- _Extracted entries_
═══

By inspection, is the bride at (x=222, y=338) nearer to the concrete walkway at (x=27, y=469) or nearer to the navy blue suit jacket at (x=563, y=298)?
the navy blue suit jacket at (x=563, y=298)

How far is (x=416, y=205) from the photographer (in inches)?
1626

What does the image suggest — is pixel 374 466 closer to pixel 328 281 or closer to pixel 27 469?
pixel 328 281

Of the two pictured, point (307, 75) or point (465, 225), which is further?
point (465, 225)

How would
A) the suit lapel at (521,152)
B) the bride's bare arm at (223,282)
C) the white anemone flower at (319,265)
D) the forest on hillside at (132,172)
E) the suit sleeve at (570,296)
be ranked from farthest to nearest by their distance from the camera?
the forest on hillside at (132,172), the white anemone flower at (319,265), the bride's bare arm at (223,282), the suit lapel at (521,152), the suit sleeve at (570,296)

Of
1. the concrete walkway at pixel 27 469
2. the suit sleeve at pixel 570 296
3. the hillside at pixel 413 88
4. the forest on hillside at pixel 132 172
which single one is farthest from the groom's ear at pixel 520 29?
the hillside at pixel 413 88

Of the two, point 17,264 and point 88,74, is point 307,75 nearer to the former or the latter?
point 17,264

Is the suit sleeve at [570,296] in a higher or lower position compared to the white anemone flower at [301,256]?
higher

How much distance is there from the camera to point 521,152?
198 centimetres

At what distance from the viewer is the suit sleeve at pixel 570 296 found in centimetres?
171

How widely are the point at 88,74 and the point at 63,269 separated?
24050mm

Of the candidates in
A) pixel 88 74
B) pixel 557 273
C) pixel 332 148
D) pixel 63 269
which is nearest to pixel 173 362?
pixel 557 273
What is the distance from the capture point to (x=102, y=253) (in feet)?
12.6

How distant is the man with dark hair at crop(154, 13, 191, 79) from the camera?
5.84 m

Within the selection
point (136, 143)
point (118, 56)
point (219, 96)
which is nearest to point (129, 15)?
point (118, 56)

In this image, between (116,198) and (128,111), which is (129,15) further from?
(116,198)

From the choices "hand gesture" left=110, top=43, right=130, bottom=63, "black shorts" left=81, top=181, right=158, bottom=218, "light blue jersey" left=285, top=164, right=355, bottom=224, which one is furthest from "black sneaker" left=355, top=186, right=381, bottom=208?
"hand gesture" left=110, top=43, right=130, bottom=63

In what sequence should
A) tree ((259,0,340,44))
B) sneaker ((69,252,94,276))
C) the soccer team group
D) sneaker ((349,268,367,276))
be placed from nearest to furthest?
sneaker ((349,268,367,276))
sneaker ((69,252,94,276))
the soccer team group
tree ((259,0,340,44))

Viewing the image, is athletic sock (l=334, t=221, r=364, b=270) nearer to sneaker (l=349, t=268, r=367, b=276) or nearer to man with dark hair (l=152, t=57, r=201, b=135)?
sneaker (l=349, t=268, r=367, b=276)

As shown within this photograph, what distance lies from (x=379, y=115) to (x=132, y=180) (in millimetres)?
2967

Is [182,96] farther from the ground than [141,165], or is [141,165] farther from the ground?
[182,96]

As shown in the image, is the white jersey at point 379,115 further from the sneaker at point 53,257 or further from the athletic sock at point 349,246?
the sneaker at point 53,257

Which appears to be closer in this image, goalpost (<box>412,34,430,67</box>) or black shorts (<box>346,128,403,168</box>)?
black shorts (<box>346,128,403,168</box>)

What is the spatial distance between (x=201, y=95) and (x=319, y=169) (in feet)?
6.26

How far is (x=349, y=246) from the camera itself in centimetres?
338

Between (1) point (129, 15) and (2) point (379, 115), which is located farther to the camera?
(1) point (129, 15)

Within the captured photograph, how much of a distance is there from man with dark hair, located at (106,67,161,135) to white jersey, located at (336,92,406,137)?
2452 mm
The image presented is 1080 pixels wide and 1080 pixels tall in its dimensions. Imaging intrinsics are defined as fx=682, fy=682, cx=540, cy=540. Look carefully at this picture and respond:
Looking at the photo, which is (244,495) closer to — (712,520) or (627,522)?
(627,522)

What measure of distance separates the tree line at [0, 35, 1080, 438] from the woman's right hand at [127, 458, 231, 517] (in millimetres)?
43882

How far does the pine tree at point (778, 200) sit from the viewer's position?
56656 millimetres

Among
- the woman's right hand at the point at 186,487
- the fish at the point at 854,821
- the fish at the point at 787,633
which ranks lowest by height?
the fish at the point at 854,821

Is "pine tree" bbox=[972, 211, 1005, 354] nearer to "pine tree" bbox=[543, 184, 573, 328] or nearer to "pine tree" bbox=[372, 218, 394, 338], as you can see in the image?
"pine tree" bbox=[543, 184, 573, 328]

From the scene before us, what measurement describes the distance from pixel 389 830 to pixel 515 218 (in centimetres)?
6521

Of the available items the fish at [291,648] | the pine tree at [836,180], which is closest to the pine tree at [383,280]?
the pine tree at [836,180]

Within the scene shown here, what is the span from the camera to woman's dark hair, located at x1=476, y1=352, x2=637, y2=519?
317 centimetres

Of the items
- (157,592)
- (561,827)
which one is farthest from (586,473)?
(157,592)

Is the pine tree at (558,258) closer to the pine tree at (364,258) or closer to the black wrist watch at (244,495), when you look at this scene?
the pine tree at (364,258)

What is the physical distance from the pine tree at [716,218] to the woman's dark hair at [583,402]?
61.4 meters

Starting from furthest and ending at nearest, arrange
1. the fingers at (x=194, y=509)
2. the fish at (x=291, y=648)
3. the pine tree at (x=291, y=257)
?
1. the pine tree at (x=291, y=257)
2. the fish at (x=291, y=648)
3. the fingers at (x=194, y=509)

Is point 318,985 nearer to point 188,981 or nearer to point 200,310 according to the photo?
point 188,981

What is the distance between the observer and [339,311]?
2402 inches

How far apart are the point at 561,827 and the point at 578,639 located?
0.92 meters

═══

- _Written problem_
Exactly and only the lines from the one containing "Of the items" through the end of the material are to be reproduced, both ends included.

- _Result_
Of the items
- (157,592)
- (561,827)
which one is farthest from (586,473)?
(157,592)

Is the pine tree at (558,258) closer to the pine tree at (364,258) or closer to the black wrist watch at (244,495), when you look at this scene?
the pine tree at (364,258)

What is the physical distance from the pine tree at [716,218] to the woman's dark hair at [583,402]?
61.4 meters

Starting from furthest and ending at nearest, arrange
1. the fingers at (x=194, y=509)
2. the fish at (x=291, y=648)
3. the pine tree at (x=291, y=257)
?
1. the pine tree at (x=291, y=257)
2. the fish at (x=291, y=648)
3. the fingers at (x=194, y=509)

Is point 318,985 nearer to point 188,981 or nearer to point 200,310 according to the photo?
point 188,981

What is the distance between the observer and [339,311]?
2402 inches

How far apart are the point at 561,827 and the point at 578,639 located?
0.92 meters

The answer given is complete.